Pace of Non-conforming Mortgage Defaults Slows

After spiking dramatically higher in April and May, the pace of defaults for the most troubled area of the mortgage market -- non-conforming mortgages -- slowed significantly in June, according an analysis of performance data on jumbo prime, Alternative-A, and subprime loans by Five Bridges Advisors. Default rates should steadily rise until they peak in the first quarter of 2010.

By Robert Stowe England

July 22, 2009

The pace of credit deterioration for securitized prime, Alternative A (Alt-A or low documentation), and subprime mortgages – which had accelerated in April and May – slowed “significantly” in June, according to an analysis of home loan performance data from Black Box Logic, LLC by Five Bridges Advisors, LLC. Both firms are based in Bethesda, Maryland.

“The irregular and extreme spikes of recent months were conspicuously absent in June,” reports Mortgage Flash, which is published monthly by Five Bridges.

Nevertheless, during June default rates for prime, Alt-A and subprime mortgages rose to new highs. Given the rising levels of unemployment and the expectation of even higher unemployment rates, Five Bridges expects “steady further erosion of mortgage credit.”

Five Bridges reiterated its outlook that the default rates will peak in the first quarter of 2010.

Prime, Alt-A, and subprime loans are generally described as being non-conforming loans because they vary in one way or another from the so-called agency mortgage loans backed by Fannie Mae and Freddie Mac, which are described as conforming loans.

The data analyzed by Five Bridges is also for securitized mortgages; that is; they are loans sold by the originator into the secondary market to be pooled and divided into tranches of mortgage-backed securities, which are then sold to investors.

The securities issued on pools of these non-conforming mortgages are described as private label or non-agency securities.

Securitized loans are designated as such to distinguish them from portfolio loans, which are held by the originator, who retains the credit risks associated with the loans.

Prime mortgages, also known as jumbo primes, are loans with balances above the current conforming loan limit at the time they were originated or refinanced. Currently, the conforming loan limit is the mortgage limit of $417,000 for most markets and $625,500 in high cost areas as determined by the Federal Housing Finance Agency.

....................

* **Goals**
1 – Duplicate the passage of the mortgage default article starting at "Pace of Non-conforming" and ending at "they peak in the first quarter of 2010.".
2 – Write the next part of the article on non-conforming mortgage defaults, picking up after its final sentence.
The rows that come next can be left aside, since nothing here depends on them.

* **Spatial relation data**
....................

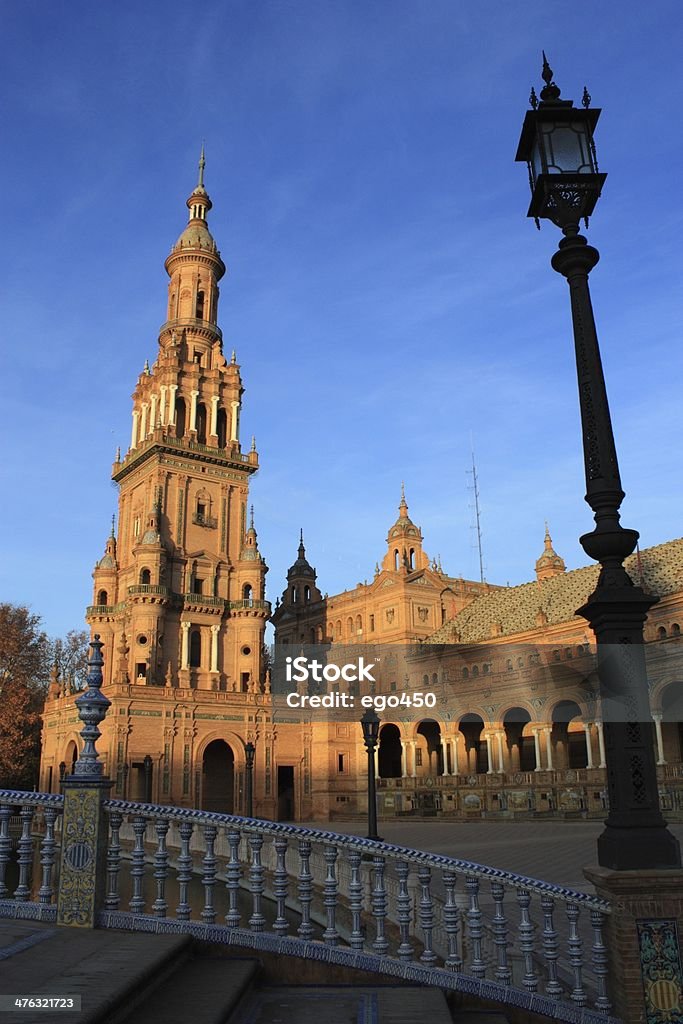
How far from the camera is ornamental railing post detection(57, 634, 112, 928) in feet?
20.2

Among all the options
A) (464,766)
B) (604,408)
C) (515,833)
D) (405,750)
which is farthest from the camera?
(405,750)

....................

* **Expected responses**
1 –
Pace of Non-conforming Mortgage Defaults Slows

After spiking dramatically higher in April and May, the pace of defaults for the most troubled area of the mortgage market -- non-conforming mortgages -- slowed significantly in June, according an analysis of performance data on jumbo prime, Alternative-A, and subprime loans by Five Bridges Advisors. Default rates should steadily rise until they peak in the first quarter of 2010.

2 –
Alt-A mortgages are more risky than prime loans, often because they have less documentation but are less risky than subprime loans. Both types of loans are considered to have lower credit quality than those backed by Fannie Mae and Freddie Mac.


The default rate on prime jumbo loans in June rose 56 basis points (56/100th of a percentage point) from the May level to 9.37 percent. The default rate had soared 214 basis points in May and 225 basis points in April.

Historically, prime loans have had default rate of close to 1 percent or less.


The default rate on Alt-A loans rose by 76 basis points from May to 25.4 percent in June. Again, this is significantly less than the monthly increase for May and April.

However, this default rate represents a 10-fold increase over the peak defaults in previous cycles, according to Five Bridges. From 2000 to 2007, default rates of Alt-A loans were 3 percent or less, sometimes falling below 1 percent.


The default rate on subprime loans rose by 48 basis points from May to 36.1 percent in June. This again was much less than the sharp increases in May and June.

Subprime defaults peaked at 10.05 percent in the last recession of 2001-2002.

Five Bridges’ newsletter Mortgage Flash is not available publicly. The email address for the newsletter is .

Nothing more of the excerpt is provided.